Silly me, I thought volunteering was the act of selflessly giving of your time and talents to your community with no financial reward. I guess the definition of “volunteer” is changing.

Apparently there is now a Californians For All College Corps program for 6,500 students at UC, California State and California Community College campuses, as well as some private schools.

We did have a program in the private sector called W-O-R-K. But this state program one pays a $7,000 living allowance stipend and a $3,000 education award for 450 hours over a year. That breaks down to 8.6 hours a week, or 1.23 hours per day. Nice gig.


* * * * *

I worry about the direction of our country as far as our citizenry is concerned.

There was a Facebook post about a drive-up ATM at a March Lane bank in Stockton that had been absolutely mangled by some thief who apparently used a crowbar. The face had been peeled away and some effort had been made to pry open the area where the cash is stored. It looks like the criminal didn’t get a dollar.

Most people had opinions that most law-abiding citizens would hold – that it was horrible and terribly brazen for anyone to break into an ATM to steal cash. I’m no expert on ATM machines but they must cost at least $10,000 and this one in Stockton looked like it was headed for a costly repair or the dump.

I bring this up because an individual named Pac Young praised the crime (and I apologize ahead of this for his severe deficiency in grammar, punctuation and spelling): “Whoever it was came up, if they got away, ain’t no one hurt by it, banks got insurance and more money to spare, it’s not like big banks don’t deserve it, kudos to the guys that completed their objectives, some people mad they didn’t think of it first, times is hard and people will do what they can to survive, it’s Stoccton, don’t expect nothing different.”

It’s hard to comprehend that there are people who think it’s okay to rob and steal to make their ends meet because “times is hard.”

Which is the reason we need law enforcement to deal with the losers in our society.


* * * * *

I had a chance to talk to Linda Sherman, a longtime resident of the no man’s land area of Ceres. You know, the neighborhood that has been encircled by Ceres yet want to pretend that they aren’t and want to remain being serviced by the county.

Written instruction 1:
Rewrite the paragraph of the opinion column beginning "We did have a program" as a short bulleted list that keeps its main facts.
Written instruction 2:
Answer these questions from the opinion column:
(a) How many students is the Californians For All College Corps program for?
(b) On what street is the bank whose drive-up ATM was damaged?
(c) Who is the longtime resident of Ceres the writer spoke with?
Written instruction 3:
Decide whether each statement agrees with the opinion column. Answer yes or no, and quote the words from the column that decide it.
(a) The College Corps education award is $3,000.
(b) The thief took cash from the ATM.
(c) The writer claims to be an expert on ATM machines.

Material supplied:
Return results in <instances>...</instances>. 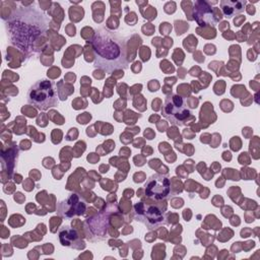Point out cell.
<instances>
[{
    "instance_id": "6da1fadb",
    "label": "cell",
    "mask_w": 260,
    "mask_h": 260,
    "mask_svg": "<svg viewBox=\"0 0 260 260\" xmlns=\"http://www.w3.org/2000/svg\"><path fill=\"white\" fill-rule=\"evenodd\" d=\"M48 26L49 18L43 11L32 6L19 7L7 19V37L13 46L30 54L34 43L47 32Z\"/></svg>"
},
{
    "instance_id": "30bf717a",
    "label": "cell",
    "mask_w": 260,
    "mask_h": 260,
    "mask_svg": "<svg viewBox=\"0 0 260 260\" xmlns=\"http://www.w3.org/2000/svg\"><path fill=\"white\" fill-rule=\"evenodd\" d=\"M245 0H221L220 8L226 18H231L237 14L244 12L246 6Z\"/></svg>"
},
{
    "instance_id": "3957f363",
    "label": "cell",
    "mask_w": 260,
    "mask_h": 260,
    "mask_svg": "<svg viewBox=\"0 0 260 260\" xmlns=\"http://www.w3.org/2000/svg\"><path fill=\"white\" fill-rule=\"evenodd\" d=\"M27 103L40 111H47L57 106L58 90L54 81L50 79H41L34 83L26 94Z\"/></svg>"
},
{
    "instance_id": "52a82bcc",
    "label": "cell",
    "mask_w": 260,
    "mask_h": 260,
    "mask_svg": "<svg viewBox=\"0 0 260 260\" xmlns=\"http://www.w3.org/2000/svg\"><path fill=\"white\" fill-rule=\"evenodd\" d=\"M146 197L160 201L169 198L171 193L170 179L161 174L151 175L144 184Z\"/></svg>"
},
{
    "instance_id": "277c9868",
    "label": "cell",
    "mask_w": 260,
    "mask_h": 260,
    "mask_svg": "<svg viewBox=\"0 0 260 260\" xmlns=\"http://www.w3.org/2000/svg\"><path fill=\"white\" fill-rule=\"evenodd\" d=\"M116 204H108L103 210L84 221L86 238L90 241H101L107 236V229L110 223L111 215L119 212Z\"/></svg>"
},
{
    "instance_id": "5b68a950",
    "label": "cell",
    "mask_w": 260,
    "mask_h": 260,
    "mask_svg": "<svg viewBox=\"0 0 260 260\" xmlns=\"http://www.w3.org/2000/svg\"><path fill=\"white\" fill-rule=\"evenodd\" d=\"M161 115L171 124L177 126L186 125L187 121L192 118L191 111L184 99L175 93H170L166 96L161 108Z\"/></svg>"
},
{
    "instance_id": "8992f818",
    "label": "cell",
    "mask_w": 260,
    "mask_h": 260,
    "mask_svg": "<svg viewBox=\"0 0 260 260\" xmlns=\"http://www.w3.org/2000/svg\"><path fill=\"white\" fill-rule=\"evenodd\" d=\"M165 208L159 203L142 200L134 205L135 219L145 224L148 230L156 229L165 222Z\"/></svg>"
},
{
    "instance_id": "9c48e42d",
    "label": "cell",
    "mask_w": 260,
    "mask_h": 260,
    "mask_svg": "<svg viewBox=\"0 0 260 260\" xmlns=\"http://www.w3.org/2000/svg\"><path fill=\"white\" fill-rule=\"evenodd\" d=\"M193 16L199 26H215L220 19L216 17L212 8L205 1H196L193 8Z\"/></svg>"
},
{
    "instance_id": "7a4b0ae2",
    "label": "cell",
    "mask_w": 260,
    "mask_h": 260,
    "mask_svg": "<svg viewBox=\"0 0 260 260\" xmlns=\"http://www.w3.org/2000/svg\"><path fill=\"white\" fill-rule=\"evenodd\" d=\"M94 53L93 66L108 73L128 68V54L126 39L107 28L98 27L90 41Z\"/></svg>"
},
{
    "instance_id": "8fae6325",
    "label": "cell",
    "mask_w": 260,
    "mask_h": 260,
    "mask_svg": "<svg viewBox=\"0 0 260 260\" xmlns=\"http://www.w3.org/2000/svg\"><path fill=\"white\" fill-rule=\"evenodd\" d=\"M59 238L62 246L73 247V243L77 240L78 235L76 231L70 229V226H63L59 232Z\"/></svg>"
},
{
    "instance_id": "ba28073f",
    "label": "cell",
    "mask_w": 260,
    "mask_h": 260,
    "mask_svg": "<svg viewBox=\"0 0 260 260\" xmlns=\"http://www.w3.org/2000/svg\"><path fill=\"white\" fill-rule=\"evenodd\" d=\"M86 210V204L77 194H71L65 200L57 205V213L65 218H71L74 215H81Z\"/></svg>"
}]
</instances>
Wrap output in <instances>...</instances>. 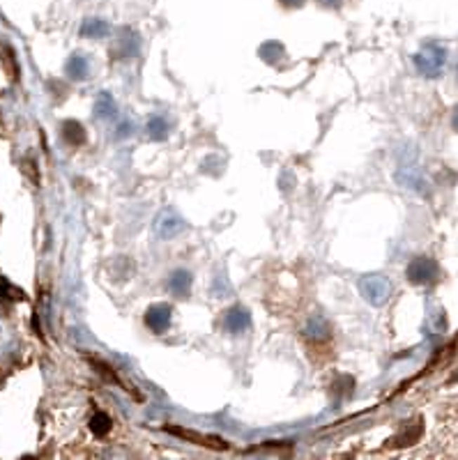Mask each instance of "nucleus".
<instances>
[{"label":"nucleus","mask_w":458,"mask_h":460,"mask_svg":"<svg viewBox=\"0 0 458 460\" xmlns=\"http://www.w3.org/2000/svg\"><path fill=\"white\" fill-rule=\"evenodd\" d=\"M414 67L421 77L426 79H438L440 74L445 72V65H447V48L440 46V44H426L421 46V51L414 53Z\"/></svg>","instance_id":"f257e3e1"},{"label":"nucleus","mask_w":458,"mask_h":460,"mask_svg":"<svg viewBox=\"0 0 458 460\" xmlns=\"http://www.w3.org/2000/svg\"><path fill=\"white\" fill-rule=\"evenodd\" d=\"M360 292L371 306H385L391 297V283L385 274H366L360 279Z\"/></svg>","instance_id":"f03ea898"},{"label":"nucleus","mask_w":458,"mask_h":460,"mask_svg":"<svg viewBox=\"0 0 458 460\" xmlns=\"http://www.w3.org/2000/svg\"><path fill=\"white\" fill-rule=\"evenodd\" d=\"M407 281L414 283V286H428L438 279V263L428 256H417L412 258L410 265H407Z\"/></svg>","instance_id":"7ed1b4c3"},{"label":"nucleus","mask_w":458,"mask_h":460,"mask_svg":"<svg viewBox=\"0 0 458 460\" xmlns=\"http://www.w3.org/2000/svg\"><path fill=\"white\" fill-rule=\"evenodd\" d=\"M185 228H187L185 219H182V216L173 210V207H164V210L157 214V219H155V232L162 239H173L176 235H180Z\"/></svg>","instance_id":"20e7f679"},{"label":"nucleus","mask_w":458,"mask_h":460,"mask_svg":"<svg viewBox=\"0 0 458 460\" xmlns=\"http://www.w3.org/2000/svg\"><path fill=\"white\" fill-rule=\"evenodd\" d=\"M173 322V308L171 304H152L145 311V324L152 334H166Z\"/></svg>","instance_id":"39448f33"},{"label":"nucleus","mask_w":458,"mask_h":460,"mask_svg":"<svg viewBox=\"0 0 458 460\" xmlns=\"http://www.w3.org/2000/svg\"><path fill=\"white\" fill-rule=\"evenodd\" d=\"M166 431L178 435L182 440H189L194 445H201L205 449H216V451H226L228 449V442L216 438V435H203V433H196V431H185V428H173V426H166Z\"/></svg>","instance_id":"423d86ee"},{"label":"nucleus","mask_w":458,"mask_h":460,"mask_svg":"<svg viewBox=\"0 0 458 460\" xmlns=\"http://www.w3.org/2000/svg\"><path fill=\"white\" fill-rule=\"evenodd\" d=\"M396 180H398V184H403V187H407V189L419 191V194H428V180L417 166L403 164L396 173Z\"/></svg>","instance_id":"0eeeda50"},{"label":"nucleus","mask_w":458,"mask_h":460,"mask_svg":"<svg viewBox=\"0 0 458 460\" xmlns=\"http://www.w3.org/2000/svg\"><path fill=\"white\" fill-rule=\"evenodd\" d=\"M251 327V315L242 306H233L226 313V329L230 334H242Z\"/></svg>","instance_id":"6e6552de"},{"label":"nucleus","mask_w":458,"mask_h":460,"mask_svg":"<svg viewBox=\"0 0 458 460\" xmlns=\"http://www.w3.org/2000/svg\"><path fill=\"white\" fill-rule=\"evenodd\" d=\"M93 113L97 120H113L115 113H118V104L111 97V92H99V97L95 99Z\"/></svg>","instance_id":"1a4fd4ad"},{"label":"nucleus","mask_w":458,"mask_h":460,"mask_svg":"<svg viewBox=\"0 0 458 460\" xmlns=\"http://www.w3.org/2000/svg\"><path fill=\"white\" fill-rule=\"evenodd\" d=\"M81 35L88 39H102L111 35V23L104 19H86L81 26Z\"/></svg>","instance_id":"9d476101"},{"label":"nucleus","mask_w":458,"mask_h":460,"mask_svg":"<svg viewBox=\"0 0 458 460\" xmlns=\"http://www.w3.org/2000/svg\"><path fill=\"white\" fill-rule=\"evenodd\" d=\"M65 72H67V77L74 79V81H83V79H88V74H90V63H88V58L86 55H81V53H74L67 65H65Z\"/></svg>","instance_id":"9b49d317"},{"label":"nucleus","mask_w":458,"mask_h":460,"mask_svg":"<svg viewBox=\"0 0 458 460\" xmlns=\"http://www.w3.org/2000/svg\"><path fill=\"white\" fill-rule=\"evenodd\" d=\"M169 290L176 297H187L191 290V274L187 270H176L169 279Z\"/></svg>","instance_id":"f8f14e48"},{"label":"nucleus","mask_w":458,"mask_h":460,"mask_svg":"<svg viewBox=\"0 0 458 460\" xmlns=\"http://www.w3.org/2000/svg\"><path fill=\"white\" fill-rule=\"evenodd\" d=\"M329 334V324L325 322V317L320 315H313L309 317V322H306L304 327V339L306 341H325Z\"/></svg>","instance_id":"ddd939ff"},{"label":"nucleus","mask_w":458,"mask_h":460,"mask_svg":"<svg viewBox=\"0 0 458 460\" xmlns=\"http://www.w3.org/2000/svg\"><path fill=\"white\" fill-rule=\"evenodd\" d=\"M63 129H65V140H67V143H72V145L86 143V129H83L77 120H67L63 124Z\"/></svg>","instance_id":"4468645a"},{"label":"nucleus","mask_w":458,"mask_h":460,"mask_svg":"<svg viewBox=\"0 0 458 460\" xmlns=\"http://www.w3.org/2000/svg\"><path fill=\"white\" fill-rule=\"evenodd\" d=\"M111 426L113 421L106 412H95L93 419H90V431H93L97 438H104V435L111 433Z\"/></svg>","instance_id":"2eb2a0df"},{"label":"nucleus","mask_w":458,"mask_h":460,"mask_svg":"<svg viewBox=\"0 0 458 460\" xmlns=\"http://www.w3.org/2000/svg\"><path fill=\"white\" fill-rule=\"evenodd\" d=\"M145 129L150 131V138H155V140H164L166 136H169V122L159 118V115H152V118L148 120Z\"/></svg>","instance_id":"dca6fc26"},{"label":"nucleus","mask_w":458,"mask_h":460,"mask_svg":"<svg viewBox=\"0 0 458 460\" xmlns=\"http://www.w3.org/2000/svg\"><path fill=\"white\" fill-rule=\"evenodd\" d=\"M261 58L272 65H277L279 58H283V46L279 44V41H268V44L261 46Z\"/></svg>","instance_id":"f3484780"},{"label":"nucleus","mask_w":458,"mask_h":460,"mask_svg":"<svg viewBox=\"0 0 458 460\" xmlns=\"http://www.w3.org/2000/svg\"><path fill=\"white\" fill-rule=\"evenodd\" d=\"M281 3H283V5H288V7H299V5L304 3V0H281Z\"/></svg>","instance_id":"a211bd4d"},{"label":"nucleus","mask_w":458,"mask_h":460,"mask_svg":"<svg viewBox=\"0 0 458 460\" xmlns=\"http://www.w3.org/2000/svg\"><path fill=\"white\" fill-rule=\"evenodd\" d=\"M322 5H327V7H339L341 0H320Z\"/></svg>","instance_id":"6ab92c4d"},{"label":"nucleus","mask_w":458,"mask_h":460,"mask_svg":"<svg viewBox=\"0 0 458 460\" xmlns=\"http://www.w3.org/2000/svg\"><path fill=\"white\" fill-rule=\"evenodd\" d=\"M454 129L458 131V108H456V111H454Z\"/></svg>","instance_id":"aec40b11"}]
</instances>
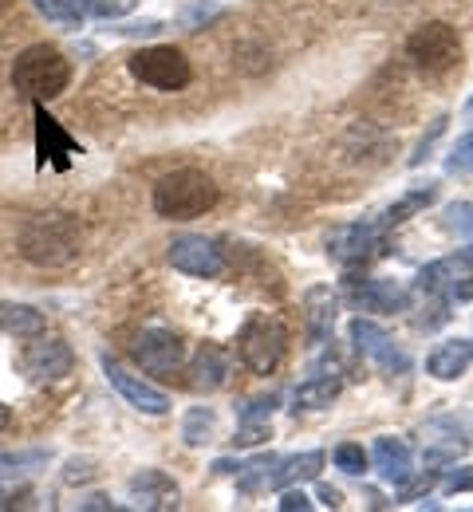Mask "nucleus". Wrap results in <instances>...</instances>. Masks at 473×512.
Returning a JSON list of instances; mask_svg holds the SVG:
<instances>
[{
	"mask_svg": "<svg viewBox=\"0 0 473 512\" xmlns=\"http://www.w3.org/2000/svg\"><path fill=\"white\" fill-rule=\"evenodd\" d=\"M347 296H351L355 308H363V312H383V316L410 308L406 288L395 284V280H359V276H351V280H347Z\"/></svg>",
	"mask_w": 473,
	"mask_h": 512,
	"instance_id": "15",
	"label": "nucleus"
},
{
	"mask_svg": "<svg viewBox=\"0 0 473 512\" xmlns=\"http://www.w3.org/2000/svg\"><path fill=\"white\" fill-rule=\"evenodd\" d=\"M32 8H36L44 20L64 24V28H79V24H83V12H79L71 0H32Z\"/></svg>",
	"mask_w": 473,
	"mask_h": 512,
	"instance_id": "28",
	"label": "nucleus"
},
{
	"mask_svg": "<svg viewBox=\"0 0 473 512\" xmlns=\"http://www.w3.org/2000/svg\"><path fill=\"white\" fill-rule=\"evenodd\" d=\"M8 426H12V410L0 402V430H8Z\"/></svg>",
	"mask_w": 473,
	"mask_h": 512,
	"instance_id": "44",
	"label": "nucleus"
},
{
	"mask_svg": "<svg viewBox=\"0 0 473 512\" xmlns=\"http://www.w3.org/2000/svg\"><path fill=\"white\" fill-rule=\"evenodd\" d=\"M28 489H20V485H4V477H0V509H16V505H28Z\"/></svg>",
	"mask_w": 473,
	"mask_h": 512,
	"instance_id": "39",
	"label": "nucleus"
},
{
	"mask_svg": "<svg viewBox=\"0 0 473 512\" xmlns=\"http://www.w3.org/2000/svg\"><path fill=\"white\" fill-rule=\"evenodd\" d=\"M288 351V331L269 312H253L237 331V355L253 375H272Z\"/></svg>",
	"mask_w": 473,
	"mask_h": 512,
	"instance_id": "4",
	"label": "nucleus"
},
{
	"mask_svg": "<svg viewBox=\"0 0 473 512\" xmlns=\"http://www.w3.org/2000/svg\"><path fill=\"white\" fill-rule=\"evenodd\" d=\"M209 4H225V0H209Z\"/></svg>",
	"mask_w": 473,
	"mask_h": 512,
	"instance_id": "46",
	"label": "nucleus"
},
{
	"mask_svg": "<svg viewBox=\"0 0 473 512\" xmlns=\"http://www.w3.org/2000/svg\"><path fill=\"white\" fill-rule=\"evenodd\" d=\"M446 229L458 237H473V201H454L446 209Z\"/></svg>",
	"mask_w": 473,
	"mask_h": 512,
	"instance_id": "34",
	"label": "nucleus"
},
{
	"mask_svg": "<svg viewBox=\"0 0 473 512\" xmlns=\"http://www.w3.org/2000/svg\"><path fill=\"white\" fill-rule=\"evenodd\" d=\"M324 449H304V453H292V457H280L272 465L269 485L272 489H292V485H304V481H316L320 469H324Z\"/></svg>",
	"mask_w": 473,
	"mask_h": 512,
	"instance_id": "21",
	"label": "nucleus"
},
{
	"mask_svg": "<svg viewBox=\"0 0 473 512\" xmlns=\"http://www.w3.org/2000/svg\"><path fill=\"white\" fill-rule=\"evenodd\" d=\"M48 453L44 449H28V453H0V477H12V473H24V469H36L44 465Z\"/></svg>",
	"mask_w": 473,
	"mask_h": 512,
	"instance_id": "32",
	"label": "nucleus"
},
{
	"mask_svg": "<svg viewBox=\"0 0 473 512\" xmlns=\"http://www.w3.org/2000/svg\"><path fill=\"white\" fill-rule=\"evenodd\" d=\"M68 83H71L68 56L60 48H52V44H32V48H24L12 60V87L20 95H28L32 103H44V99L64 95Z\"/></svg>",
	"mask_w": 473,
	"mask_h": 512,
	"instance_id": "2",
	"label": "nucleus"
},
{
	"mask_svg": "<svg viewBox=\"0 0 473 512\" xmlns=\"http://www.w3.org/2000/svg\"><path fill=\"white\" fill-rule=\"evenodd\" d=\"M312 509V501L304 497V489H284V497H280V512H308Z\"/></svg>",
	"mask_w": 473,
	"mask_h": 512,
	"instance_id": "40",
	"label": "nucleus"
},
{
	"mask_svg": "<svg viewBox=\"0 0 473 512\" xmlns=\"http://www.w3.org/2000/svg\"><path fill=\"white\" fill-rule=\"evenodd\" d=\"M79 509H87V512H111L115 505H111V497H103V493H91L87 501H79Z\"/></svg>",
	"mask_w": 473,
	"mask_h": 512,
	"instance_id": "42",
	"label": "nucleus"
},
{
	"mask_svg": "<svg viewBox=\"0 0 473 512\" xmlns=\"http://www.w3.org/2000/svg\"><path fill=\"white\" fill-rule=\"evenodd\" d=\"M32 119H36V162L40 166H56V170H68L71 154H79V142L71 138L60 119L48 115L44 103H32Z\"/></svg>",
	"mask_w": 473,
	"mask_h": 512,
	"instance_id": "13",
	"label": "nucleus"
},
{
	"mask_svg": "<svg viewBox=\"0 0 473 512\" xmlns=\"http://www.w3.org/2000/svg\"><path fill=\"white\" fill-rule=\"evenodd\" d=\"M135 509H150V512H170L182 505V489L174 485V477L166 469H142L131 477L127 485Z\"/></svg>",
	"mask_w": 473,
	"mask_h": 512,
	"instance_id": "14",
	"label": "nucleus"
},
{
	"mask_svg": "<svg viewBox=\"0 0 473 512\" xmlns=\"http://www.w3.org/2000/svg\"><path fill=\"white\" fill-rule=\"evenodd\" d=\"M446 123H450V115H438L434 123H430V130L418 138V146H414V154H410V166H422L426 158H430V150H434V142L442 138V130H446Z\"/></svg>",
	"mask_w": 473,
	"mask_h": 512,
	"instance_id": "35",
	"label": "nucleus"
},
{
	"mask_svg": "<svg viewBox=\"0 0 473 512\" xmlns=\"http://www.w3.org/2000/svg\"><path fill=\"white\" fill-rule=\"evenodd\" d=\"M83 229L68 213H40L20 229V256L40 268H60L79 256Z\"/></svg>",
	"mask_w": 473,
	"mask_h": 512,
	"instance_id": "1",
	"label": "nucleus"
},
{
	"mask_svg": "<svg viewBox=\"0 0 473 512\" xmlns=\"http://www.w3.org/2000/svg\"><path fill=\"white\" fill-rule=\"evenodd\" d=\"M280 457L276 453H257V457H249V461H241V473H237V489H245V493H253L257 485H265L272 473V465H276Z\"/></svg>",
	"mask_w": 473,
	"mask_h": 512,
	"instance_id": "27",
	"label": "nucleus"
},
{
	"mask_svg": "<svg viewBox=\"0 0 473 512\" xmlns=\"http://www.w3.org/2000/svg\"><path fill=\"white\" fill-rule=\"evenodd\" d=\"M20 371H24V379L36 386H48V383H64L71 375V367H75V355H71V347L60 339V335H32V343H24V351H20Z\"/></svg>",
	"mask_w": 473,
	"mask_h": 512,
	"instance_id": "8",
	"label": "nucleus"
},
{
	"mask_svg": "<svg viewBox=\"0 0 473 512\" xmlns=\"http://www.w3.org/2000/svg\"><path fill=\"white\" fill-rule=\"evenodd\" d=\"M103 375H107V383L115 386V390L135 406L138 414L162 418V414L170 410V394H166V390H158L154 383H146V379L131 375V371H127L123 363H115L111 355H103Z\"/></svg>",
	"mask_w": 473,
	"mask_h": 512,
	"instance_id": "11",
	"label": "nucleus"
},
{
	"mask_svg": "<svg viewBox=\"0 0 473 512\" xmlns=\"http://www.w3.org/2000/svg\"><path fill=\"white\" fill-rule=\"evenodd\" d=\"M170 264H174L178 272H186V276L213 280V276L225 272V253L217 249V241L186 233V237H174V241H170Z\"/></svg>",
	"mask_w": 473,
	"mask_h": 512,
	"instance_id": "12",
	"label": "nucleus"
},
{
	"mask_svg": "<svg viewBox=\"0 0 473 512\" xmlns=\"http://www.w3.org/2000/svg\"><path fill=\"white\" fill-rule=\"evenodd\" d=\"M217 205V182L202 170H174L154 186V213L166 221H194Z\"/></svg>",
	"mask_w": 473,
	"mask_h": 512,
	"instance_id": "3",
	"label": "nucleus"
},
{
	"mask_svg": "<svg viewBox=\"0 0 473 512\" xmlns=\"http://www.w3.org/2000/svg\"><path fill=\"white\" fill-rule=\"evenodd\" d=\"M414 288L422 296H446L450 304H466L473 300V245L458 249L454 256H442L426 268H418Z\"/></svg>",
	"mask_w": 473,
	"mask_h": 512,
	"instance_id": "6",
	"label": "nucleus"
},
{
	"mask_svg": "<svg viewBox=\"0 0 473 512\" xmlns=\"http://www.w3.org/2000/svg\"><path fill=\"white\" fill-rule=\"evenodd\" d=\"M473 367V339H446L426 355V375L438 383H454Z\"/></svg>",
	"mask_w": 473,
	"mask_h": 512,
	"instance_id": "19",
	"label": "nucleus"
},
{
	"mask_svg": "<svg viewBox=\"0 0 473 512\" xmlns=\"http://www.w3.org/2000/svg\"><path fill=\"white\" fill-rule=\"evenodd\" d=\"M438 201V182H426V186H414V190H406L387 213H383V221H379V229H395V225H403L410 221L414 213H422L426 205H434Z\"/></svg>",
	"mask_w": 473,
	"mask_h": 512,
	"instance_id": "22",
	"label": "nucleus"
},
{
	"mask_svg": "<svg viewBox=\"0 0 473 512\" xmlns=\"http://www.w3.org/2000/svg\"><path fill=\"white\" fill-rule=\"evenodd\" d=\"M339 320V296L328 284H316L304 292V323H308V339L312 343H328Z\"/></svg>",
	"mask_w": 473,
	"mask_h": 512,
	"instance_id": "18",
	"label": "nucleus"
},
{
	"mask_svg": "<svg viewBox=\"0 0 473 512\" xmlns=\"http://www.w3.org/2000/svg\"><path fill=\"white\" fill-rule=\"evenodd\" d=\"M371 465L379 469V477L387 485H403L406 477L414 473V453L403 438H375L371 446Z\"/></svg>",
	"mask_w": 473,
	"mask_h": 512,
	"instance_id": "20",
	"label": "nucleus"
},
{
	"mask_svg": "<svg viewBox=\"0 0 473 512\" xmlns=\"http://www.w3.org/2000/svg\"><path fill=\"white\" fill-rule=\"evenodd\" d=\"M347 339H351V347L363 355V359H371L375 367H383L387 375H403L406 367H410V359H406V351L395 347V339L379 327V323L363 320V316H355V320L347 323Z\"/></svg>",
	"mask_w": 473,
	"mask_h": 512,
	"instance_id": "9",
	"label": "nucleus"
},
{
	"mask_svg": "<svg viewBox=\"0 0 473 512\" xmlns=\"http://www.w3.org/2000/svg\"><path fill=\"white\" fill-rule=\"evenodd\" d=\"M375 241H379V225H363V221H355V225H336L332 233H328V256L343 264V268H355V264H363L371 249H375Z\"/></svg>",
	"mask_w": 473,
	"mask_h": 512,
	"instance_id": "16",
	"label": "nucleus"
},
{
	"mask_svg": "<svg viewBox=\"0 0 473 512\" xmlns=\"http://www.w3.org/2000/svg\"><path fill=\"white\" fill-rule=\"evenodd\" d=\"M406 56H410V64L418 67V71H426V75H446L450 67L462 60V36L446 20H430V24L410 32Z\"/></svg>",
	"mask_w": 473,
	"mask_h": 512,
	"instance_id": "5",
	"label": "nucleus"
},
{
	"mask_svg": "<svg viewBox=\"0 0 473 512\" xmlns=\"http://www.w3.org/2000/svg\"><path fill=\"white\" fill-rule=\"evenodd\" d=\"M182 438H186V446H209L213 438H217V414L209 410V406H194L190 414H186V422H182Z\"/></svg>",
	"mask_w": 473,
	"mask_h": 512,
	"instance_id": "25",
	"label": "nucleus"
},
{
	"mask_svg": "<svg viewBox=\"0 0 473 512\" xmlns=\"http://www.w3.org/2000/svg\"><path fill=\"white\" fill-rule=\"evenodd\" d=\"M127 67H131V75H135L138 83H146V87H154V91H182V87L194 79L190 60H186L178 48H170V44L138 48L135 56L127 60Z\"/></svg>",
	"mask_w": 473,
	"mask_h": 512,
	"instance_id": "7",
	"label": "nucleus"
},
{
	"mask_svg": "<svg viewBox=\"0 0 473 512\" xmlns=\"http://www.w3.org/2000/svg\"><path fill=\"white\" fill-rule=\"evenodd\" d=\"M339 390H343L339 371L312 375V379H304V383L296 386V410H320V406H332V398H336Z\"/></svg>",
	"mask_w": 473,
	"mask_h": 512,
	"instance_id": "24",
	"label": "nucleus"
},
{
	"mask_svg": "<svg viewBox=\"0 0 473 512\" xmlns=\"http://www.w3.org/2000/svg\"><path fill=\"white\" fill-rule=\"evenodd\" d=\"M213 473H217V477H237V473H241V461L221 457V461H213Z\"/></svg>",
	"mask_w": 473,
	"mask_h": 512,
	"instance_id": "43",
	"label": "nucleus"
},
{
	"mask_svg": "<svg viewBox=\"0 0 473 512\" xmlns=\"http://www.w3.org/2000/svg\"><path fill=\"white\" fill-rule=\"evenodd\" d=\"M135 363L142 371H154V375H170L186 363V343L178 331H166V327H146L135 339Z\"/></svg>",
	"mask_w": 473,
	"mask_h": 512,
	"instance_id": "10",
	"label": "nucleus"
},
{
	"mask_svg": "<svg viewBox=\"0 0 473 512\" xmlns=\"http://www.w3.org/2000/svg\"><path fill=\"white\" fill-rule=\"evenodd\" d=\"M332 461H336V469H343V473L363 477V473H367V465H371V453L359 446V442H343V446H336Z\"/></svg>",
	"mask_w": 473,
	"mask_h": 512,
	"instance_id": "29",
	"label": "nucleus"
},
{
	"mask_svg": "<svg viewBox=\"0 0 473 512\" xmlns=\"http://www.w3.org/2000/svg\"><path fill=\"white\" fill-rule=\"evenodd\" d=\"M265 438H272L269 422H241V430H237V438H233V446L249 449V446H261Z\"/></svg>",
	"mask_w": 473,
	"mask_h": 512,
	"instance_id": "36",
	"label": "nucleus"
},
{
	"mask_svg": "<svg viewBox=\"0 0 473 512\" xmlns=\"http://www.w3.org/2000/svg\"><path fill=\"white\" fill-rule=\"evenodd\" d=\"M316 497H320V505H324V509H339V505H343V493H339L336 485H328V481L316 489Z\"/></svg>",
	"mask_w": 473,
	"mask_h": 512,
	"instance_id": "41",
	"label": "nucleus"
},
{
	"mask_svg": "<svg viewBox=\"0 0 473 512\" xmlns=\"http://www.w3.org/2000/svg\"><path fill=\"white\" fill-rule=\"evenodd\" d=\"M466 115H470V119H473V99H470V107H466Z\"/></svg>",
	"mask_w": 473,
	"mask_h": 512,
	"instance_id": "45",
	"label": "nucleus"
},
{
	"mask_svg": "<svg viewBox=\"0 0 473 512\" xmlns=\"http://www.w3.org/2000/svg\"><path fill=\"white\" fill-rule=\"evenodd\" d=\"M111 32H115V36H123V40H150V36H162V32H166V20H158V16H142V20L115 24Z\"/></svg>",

Final answer 1:
- The private sector had a program called W-O-R-K.
- The state program pays a $7,000 living allowance stipend and a $3,000 education award.
- It requires 450 hours over a year.
- That works out to 8.6 hours a week, or 1.23 hours per day.
- The writer calls it a "nice gig."

Final answer 2:
(a) 6,500 students.
(b) March Lane, in Stockton.
(c) Linda Sherman.

Final answer 3:
(a) Yes: "a $3,000 education award"
(b) No: "It looks like the criminal didn’t get a dollar."
(c) No: "I’m no expert on ATM machines"